La disparition de Henry Kissinger à l'âge de 100 ans laisse un vide immense sur la scène internationale. Il fut l'un des maîtres de la politique étrangère des Etats-Unis au XXe siècle, mais également l'un des grands théoriciens des équilibres du monde, entre diplomatie et “realpolitik”. Malgré ses réussites, son héritage reste controversé. Retour sur la vie du “dernier grand diplomate”.



Henry Kissinger



Un Parcours Exceptionnel : De l'Allemagne à l'Amérique, entre fuite et engagement

Henry Kissinger, figure emblématique de la diplomatie américaine, naît à Fürth en Bavière en 1923. Quelques mois avant la « Nuit de cristal » en 1938, il a quitté l'Allemagne à l'âge de 15 ans avec ses parents pour l'Amérique. Installé aux États-Unis à l'âge de 15 ans, il travaille dans une usine pendant la journée et suit des cours la nuit. Sa vie prend un tournant décisif en 1943 lorsqu'il s'engage dans un programme spécial de la 84e division d'infanterie pendant la Seconde Guerre mondiale. Grâce à sa connaissance de l'allemand, il participe à la dénazification de l'Allemagne sous la tutelle de Fritz Kraemer, un universitaire réfugié allemand, qui l'encourage à s'inscrire à Harvard après sa démobilisation.

⁂

> Consigne A:
Pour chacune de ces affirmations, dites si l'extrait sur Henry Kissinger la confirme, en répondant par oui ou non et en citant mot pour mot le passage qui tranche : (i) Kissinger est né en Bavière ; (ii) il a quitté l'Allemagne seul ; (iii) Fritz Kraemer l'a poussé à s'inscrire à Harvard.
> Consigne B:
Poursuivez l'extrait sur Henry Kissinger à partir de l'endroit où il s'arrête.
Les données sont un ensemble à part, sans lien avec l'extrait.

> Données fournies:
⁂

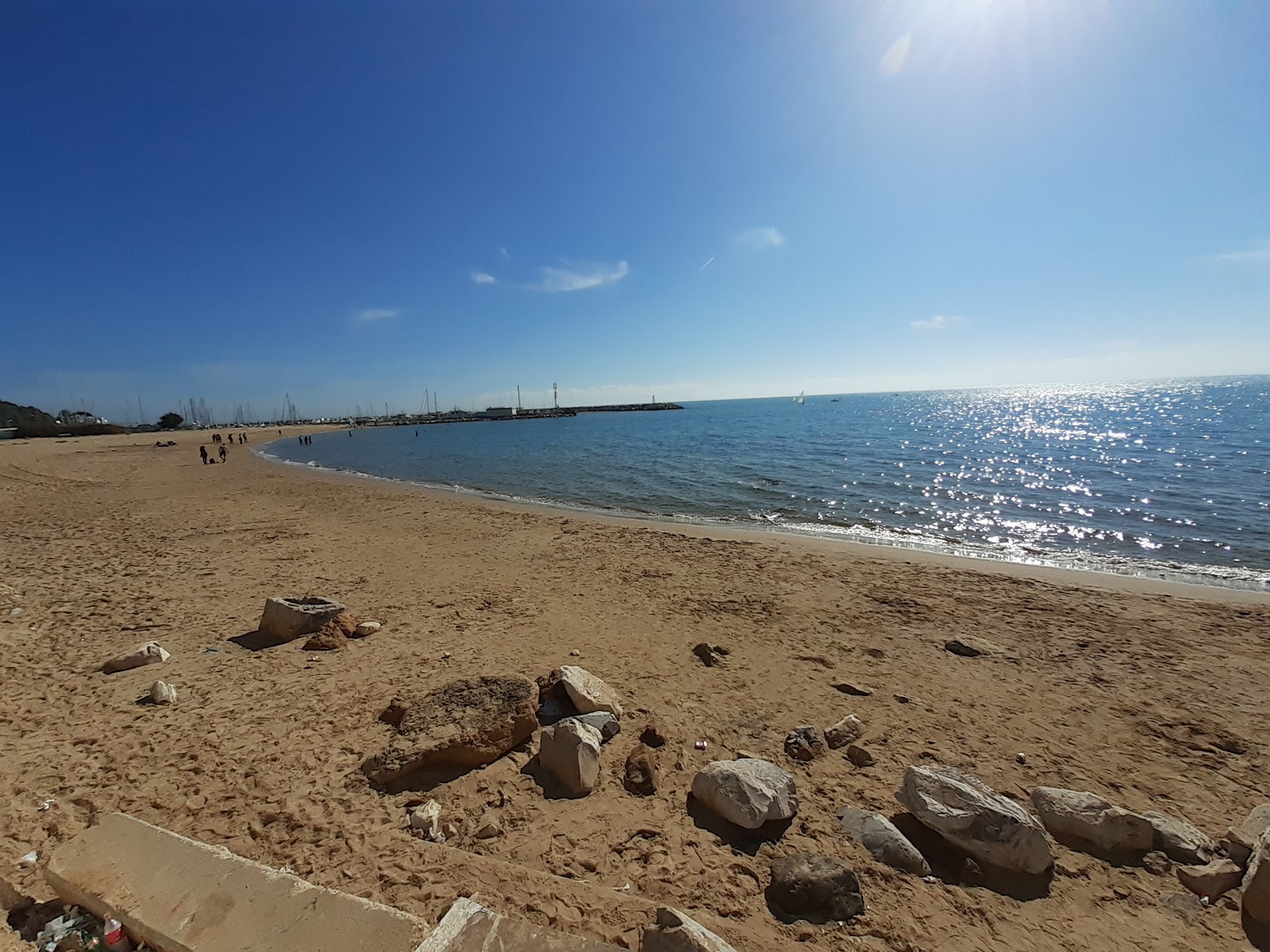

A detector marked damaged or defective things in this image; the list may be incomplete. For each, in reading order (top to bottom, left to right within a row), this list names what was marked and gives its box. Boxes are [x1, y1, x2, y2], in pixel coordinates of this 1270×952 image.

⁂

> Réponse A:
(i) Oui : « naît à Fürth en Bavière en 1923 ».
(ii) Non : « il a quitté l'Allemagne à l'âge de 15 ans avec ses parents ».
(iii) Oui : « qui l'encourage à s'inscrire à Harvard après sa démobilisation ».

> Réponse B:
En 1950, Kissinger obtient brillamment sa licence en sciences politiques à Harvard, marquée par une dissertation élogieuse sur la diplomatie de Metternich, le chancelier impérial d'Autriche qui visait à maintenir l'ordre établi en éliminant toute tentative de le remettre en question. « Une leçon qui n'a pas été perdue pour Kissinger », précisait Theodore Draper dans le « New York Times » en 1992. Bismarck, le chancelier allemand, figure aussi parmi les grandes influences de Kissinger, qualifiant ces hommes de « remarquables manipulateurs de l'équilibre des forces » dans un ouvrage récent. Plus tard, il trouve inspiration chez Raymond Aron, déclarant à Dominique Moïsi que ce dernier est son « maître à penser », une reconnaissance exprimée lors de la présentation d'une lettre d'introduction du philosophe historien français.


Ascension dans l’arène politique américaine et sur la scène internationale

Henry Kissinger, figure éminente de la diplomatie américaine, a marqué l'histoire politique du XXe siècle par ses engagements et son rôle influent. En 1957, tout en enseignant à Harvard, il fait ses débuts en tant que théoricien avec son premier ouvrage, "Nuclear weapons and foreign policy". Ce livre annonce déjà les grandes lignes de sa vision pour les affaires internationales, soulignant le défi pour les États-Unis de concilier la démocratie, la certitude morale et la prise de risques mesurée.

En 1964, Kissinger s'engage activement dans la campagne de Nelson Rockefeller pour les primaires républicaines présidentielles, bien que cette tentative se solde par un échec. C'est lors de cette campagne qu'il rencontre Nancy Maginnes, qui deviendra sa deuxième épouse. Ce moment marque un tournant personnel dans sa vie, avec des implications qui vont au-delà du domaine politique.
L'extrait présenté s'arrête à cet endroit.